Underwatering is the opposite problem, where you forget to water for weeks on end. If the soil has become so dry that it comes away from the container, then it’s in desperate need of watering.
If plants don’t get enough light, they’ll grow stretched. They may lose their colour, becoming pale.
If your plants get plenty of light but are stretching toward the light source, keep rotating your plants for even growth.

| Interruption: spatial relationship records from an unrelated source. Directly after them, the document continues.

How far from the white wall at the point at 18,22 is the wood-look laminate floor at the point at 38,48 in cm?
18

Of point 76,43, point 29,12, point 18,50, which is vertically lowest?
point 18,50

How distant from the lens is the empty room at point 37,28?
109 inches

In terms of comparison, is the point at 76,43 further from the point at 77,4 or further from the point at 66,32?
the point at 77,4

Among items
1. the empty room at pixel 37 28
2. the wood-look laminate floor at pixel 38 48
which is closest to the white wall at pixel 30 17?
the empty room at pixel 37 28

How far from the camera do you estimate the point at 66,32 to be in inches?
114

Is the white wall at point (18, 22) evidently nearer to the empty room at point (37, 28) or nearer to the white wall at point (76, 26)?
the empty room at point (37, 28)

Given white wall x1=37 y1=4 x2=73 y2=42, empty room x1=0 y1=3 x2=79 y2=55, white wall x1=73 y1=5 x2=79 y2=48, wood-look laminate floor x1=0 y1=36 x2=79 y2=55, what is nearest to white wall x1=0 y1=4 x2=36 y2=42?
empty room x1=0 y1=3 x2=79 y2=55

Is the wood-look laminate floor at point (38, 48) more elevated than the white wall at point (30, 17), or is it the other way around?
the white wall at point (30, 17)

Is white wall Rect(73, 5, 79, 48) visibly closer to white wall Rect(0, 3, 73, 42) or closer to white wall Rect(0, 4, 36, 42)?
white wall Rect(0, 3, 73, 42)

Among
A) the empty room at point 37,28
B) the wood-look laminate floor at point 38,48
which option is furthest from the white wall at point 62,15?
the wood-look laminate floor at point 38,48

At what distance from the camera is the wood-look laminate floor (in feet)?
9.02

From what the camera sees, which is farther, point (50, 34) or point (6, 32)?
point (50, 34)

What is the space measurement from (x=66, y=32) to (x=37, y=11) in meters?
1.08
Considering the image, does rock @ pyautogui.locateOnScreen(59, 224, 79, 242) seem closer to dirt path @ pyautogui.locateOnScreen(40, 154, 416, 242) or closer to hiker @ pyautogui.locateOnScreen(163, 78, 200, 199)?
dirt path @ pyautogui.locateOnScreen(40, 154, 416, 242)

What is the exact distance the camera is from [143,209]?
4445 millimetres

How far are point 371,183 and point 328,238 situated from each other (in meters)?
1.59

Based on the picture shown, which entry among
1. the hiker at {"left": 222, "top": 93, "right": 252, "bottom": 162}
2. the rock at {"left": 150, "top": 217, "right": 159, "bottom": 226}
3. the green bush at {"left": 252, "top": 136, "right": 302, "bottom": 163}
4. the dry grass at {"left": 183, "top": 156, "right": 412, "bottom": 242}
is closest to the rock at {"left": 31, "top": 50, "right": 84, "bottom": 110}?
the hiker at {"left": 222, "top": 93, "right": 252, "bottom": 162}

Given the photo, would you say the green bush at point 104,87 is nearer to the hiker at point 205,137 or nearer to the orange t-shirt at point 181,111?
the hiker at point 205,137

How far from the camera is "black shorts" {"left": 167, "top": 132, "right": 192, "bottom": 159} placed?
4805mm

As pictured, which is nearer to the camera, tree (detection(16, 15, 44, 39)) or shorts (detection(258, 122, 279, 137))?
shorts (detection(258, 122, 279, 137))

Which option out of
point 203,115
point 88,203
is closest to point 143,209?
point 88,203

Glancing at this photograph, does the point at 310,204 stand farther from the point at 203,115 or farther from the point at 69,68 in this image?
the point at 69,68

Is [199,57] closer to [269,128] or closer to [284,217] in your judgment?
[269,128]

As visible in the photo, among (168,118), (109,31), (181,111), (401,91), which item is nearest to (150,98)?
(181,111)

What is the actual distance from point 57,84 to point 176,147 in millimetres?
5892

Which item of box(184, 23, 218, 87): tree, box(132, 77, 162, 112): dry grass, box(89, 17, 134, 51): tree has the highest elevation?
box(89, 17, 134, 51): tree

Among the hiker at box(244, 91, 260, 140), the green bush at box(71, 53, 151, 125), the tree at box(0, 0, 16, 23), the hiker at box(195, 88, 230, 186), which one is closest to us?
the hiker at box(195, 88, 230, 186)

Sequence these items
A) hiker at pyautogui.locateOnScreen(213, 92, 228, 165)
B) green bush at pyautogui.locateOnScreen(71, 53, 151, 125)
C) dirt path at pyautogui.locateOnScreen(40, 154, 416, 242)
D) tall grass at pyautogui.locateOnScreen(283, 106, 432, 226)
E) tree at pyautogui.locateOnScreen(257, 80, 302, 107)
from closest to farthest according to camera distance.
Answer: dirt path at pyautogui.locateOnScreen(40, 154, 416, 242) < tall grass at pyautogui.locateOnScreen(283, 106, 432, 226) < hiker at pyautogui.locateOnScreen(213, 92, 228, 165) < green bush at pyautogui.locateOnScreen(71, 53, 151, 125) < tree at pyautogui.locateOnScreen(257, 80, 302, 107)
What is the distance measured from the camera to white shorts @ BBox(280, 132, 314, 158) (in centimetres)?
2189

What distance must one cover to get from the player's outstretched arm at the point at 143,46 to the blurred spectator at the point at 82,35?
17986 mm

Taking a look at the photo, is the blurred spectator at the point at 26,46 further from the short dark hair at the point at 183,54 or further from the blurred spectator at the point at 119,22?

Otherwise, move your plants to a better location or add grow lights.
The good news about pests is that unlike diseases and nutritional deficiencies, pests are really easy to identify! And once you’ve had a pest once, you’ll never forget the signs.
While there’s a lot of different pests, 3 of the most common are:
- Aphids will show up with see-through dots on your plants where they’ve eaten the leaves. Mix soap and water and spray the leaves daily for two weeks.
- Spider mites have tiny webs. Prune leaves with webbing attached to them and predatory mites that will eat them.
- Mealybugs look like white fuzz. Wash the leaves and container thoroughly, quarantine it away from other plants, and treat mealybugs with rubbing alcohol (dead mealybugs turn brown).
- Start small and build your way up, especially if you’ve never gardened before. I know, it’s so tempting to design a huge garden set up with fifty different plants, but you’ll save yourself a lot of heartache and dying plants if you start with a few plants to build your gardening skills up before expanding.
- Gardening is a learned skill, not an innate one. There’s no such thing as a black thumb or a green thumb. It’s only people who have learned to care for them, versus people who don’t know enough. Even if you’ve killed every plant you’ve encountered before now, you can learn to garden.
- Give your plants a thorough checkup once a week. Do they need to be potted up? Are there signs of pest damage? Are the leaves the right colour? Catching problems early makes them easier to fix.